- [Teks Bacaan]:
-.-.-

Dengan terbitnya SKL untuk BDNI, lanjut Basaria, diduga negara dirugikan Rp3,7 triliun. BDNI sendiri adalah Bank milik konglomerat Syamsul Nursalim yang mendapatkan SKL BLBI senilai Rp27,4 triliun.
SKL itu terbit pada April 2004 setelah Konglomerat yang kabur ke Singapura itu menyerahkan asset {T Dipasena (laku Rp2,3 triliun), GT Petrochem dan GT Tire yang hanya laku Rp1,83 triliun. Selisih antara utang dan asset ini yang dijadikan pijakan Syaf sebagai tersangka KPK.
Atas perbuatannya itu, Syaf yang dikenal dekat dengan Laksamana Soekardi dikenai sangkaan melanggar pasal 2 ayat (1) dan/atau Pasal 3 UU No.31 Tahun 1999 sebagaimana telah diubah menjadi UU No.20 Tahun 2001 tentang pemberantasan tindak pidana korupsi.

-.-.-

- [Data Sumber]:
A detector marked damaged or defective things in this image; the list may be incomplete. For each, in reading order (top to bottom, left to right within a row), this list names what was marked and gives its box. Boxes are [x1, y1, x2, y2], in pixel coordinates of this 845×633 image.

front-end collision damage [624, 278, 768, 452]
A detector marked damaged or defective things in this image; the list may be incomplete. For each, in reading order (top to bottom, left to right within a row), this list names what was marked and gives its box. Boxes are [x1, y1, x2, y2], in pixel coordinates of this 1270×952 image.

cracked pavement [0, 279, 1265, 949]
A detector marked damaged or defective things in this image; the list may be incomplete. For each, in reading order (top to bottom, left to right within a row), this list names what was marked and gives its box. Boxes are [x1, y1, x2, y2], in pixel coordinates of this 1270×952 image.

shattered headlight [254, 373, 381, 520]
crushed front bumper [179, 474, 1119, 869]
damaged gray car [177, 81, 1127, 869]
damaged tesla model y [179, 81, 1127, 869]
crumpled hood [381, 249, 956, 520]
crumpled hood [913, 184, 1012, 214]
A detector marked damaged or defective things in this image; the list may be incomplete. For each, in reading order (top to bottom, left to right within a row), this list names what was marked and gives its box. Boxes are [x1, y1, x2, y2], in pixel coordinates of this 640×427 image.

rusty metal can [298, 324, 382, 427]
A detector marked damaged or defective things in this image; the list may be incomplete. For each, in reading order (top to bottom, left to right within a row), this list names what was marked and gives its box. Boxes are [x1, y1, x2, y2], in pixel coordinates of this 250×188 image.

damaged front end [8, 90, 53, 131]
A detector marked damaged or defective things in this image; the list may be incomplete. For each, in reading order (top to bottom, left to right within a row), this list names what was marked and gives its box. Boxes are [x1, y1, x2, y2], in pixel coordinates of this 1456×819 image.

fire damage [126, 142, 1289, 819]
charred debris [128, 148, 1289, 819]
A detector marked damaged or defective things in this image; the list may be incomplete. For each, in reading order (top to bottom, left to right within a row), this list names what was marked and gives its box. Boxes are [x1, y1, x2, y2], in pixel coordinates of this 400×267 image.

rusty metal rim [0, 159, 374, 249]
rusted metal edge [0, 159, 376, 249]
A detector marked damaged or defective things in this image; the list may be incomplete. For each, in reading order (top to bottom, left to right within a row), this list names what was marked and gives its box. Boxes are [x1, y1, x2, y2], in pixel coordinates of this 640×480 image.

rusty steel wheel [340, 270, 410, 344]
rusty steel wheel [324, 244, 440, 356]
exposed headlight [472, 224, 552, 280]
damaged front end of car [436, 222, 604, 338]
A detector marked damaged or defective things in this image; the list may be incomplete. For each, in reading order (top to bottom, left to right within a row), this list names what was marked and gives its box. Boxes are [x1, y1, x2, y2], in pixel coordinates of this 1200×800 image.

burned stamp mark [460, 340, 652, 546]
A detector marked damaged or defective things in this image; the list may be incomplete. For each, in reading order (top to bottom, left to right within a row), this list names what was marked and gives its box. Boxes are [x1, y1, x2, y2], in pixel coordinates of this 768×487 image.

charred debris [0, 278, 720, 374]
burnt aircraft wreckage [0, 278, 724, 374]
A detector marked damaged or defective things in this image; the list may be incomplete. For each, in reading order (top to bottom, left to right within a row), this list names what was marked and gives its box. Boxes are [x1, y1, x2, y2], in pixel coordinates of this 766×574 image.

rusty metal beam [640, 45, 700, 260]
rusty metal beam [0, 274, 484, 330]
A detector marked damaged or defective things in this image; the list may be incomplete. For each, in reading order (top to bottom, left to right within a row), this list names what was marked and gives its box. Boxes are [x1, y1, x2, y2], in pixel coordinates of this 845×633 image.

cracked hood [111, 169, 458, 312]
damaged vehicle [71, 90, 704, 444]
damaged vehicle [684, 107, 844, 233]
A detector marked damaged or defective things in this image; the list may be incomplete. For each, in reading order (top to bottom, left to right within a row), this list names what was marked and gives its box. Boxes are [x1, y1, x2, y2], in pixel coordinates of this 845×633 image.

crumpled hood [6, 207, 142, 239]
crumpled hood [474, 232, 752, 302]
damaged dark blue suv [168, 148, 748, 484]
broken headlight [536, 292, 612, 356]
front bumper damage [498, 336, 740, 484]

-.-.-

- [Soal Latihan]:
A: Tuliskan kembali bagian teks bacaan dari "Atas perbuatannya itu, Syaf" sampai dengan "tindak pidana korupsi." tanpa mengubah satu kata pun.
B: Menurut teks bacaan, benarkah pernyataan-pernyataan ini? Jawab ya atau tidak, lalu kutip kata-kata dari teks yang menjadi dasarnya. (i) SKL untuk BDNI terbit pada April 2004. (ii) BDNI adalah bank milik Laksamana Soekardi. (iii) Syaf dikenai sangkaan melanggar UU No.31 Tahun 1999.
C: Sambung teks bacaan tentang kasus SKL BDNI mulai setelah kalimat terakhirnya.
Data tersebut tidak perlu dipakai.

- [Jawaban Tertulis]:
A:
Atas perbuatannya itu, Syaf yang dikenal dekat dengan Laksamana Soekardi dikenai sangkaan melanggar pasal 2 ayat (1) dan/atau Pasal 3 UU No.31 Tahun 1999 sebagaimana telah diubah menjadi UU No.20 Tahun 2001 tentang pemberantasan tindak pidana korupsi.

B:
(i) Ya: "SKL itu terbit pada April 2004"
(ii) Tidak: "BDNI sendiri adalah Bank milik konglomerat Syamsul Nursalim"
(iii) Ya: "dikenai sangkaan melanggar pasal 2 ayat (1) dan/atau Pasal 3 UU No.31 Tahun 1999"

C:
Paling tidak dalam catatan KPK ada 48 bank yang menerima BLBI secara keseluruhan mencapai Rp144,53 triliun. Berdasarkan audit Badan Pemeriksa Keuangan, akibat kucuran BLBI itu negara dirugikan Rp138,7 triliun. SKL para penerima BLBI, satu diantaranya Syamsul Nursalim, dokumennya ditanda-tangani oleh Kepala BPPN Syarifuddin Tumenggung.
SKL BLBI sendiri dikeluarkan oleh BPPN di era kekuasaan Presiden ke-5 RI Megawati Soekarnoputri. Payung hukum keluarnya SKL itu sendiri adalah Intruksi Presiden (Inpres) No.8 Tahun 2002 dan TAP MPR No.6 dan No.10.
Adanya SKL terhadap BDNI itu yang mebuat Kejaksaan Agung menerbitkan surat perintah penghentian penyidikan (SP-3) kepada Syamsul Nursalim. Namun penasehat hukum Syamsul Nursalim, Maqdir Ismail, membantah dengan alasan kliennya belum pernah diperiksa soal SKL yang melibatkan Syafruddin Tumenggung.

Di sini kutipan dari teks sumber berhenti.